Whatever that was Friday night on Geneva’s Burgess Field, it sure looked like fun. Unless you played defense.

In ultimate shootout football, Geneva outscored visiting Metea Valley 61-48 in an Upstate Eight Conference crossover. The combined 109 points ranks 10th all-time in Illinois High School Association records. Unofficially, the teams combined for 1,175 yards of offense and 50 first downs.

One player auditioning for the next cover of the Madden football video game was tireless Geneva tailback Bobby Hess, who ran the ball 41 times for 251 yards with touchdown runs of 1, 25, 4 and 10 yards plus a 60-yard touchdown on a screen pass from Vikings quarterback Nick Derr.

“It was fun,” Hess said of the senior night slugfest. “It was our last game on Burgess Field and we really wanted to win so we played hard. We had (left tackle) Jacob Bastin back, that helped our line. (Right tackle) Connor Chapman played well as always, our whole line (Kyle McNeil, Paul Douds, Jordan Hunter) did great today. It was a fun game.”

Metea tailback Cameron Wilcox broke the 1,000-yard marker early in the second quarter and finished with 186 yards and 22 carries with touchdown runs of 57, 2 and 37 yards.
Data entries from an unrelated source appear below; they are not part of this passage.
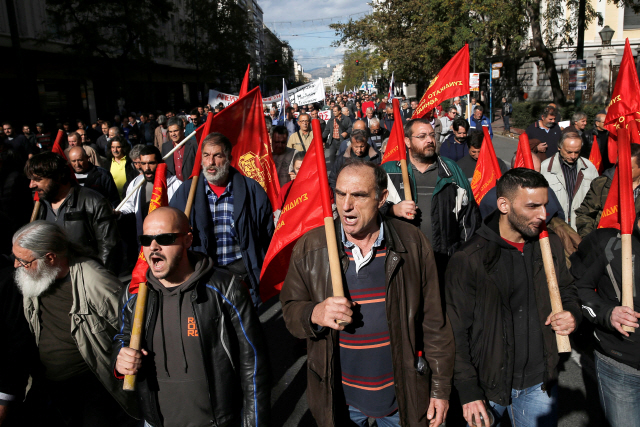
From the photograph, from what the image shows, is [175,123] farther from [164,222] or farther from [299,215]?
[164,222]

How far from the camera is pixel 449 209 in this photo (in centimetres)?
398

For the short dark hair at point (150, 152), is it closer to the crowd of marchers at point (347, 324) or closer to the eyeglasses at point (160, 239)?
the crowd of marchers at point (347, 324)

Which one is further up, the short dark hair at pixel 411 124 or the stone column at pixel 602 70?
the stone column at pixel 602 70

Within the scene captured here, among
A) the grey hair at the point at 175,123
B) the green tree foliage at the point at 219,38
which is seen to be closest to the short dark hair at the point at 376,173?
the grey hair at the point at 175,123

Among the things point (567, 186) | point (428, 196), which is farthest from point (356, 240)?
point (567, 186)

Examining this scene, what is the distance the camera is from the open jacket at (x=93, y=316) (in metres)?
3.00

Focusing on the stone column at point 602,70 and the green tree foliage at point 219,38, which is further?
the green tree foliage at point 219,38

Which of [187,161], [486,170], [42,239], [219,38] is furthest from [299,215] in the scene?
[219,38]

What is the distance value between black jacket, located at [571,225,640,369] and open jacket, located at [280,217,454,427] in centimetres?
84

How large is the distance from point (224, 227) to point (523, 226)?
7.58 feet

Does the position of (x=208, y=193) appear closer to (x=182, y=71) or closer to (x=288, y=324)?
(x=288, y=324)

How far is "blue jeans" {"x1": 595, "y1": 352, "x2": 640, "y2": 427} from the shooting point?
2750 millimetres

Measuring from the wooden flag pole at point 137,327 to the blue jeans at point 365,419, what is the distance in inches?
42.6

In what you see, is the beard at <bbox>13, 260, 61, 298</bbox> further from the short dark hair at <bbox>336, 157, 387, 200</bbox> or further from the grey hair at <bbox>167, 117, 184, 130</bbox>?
the grey hair at <bbox>167, 117, 184, 130</bbox>
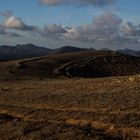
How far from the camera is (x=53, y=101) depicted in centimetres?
2986

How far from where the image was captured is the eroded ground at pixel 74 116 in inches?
772

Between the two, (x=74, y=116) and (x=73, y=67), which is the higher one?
(x=74, y=116)

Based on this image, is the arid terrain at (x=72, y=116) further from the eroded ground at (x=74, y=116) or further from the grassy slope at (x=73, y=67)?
the grassy slope at (x=73, y=67)

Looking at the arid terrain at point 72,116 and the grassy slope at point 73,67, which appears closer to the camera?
the arid terrain at point 72,116

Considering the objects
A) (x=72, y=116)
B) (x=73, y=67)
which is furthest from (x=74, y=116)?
(x=73, y=67)

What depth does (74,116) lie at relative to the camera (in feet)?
77.7

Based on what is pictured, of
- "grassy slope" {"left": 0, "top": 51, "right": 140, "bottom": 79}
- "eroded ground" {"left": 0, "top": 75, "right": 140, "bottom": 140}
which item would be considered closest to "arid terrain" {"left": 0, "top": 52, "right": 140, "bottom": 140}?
"eroded ground" {"left": 0, "top": 75, "right": 140, "bottom": 140}

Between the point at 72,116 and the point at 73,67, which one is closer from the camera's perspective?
the point at 72,116

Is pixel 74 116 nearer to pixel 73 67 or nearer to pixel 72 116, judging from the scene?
pixel 72 116

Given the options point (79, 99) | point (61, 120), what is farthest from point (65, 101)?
point (61, 120)

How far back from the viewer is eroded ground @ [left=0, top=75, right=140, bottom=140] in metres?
19.6

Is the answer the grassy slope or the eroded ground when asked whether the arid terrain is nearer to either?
the eroded ground

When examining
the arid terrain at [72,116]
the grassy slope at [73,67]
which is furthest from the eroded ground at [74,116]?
the grassy slope at [73,67]

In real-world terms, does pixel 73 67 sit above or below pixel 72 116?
below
Mustangs quarterback Blaise Bell completed 18 of 28 passes for 342 yards, and receiver Alex Hagemaster caught 10 passes for 219 yards.

“It was a lot of offense, for sure, not a lot of defense. I’ve never been a part of this,” said Hagemaster, who caught touchdown passes of 88 and 37 yards.
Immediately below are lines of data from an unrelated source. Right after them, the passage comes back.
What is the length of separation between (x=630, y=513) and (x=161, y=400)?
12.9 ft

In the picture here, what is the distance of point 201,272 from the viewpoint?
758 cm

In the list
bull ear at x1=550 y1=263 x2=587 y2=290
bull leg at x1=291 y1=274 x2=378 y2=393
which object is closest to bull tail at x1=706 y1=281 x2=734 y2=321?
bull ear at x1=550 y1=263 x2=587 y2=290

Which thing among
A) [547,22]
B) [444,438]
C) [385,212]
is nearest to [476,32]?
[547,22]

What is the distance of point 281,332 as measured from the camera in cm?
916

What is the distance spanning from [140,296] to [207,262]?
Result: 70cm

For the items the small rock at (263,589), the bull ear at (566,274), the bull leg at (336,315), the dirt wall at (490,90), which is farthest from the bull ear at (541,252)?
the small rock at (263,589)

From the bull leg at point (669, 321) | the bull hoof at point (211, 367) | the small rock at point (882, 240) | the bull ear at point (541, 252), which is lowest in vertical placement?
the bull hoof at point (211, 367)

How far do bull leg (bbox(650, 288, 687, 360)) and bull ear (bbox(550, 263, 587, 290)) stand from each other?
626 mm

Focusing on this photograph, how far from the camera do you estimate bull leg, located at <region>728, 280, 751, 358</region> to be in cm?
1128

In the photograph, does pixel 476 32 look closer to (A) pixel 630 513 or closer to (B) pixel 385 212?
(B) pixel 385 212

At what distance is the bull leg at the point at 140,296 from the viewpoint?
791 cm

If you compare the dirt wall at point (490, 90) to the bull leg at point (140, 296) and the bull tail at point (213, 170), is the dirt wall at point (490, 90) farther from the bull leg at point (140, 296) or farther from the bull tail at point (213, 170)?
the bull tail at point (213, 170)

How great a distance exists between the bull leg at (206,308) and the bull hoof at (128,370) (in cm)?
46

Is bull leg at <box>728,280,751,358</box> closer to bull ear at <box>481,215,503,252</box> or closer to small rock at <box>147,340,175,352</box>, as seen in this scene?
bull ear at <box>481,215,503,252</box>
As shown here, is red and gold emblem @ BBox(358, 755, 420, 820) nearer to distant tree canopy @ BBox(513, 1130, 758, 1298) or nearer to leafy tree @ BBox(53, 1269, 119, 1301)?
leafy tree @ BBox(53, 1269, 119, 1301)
After all that, first-quarter Metea mistakes were probably the difference.

Geneva (3-5) scored on its first five possessions and gained early separation when Metea (2-6) lost a fumble on its first series. Dan Hart intercepted the Mustangs on their third, leading to a 25-yard touchdown run by Joe Boenzi. who ran for 108 yards.
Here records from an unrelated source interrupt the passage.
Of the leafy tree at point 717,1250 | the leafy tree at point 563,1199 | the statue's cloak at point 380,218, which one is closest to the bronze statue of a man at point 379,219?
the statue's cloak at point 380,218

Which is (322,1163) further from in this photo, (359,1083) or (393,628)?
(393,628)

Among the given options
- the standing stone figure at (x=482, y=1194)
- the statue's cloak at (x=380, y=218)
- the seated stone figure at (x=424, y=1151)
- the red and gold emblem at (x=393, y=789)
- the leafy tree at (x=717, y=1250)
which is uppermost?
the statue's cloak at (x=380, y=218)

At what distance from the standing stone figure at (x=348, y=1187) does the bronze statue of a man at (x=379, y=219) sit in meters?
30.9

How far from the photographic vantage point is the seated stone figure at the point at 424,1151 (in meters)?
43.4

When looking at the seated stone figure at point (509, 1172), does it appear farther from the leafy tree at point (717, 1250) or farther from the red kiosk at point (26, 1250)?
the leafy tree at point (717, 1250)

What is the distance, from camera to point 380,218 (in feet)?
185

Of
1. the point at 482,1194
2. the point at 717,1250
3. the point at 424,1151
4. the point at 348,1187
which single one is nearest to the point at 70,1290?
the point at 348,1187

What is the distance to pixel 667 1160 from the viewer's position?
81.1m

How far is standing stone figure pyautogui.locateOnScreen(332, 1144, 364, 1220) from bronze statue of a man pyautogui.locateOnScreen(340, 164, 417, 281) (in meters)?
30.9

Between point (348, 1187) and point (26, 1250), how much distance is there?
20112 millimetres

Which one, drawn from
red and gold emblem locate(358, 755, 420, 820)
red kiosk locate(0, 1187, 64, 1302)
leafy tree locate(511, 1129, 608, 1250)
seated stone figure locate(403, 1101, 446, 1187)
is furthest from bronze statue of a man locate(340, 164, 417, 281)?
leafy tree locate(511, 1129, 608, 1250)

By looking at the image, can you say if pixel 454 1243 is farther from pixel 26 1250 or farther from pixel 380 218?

Piling on, Geneva’s Colin Griffin, right hand in a cast, blocked a punt recovered by fellow linebacker Cody Murphy, which Hess turned into a 34-7 lead early in the second quarter.

That seemed almost good enough.

“I thought, ‘Boy, if we get one more,’ I thought we could have it and kind of shut the door,” Vikings coach Rob Wicinski said. “But we couldn’t do it, and gave up three quick ones then all heck broke loose. It was a donnybrook after that.”

If nothing else, Metea proved it never throws in the towel.

“We just couldn’t muster enough to stop them,” said Mustangs coach Ben Kleinhans. “Offensively, we put up some big numbers, put up some points — still left some points out there we feel like, too. But proud of the fight, like always.”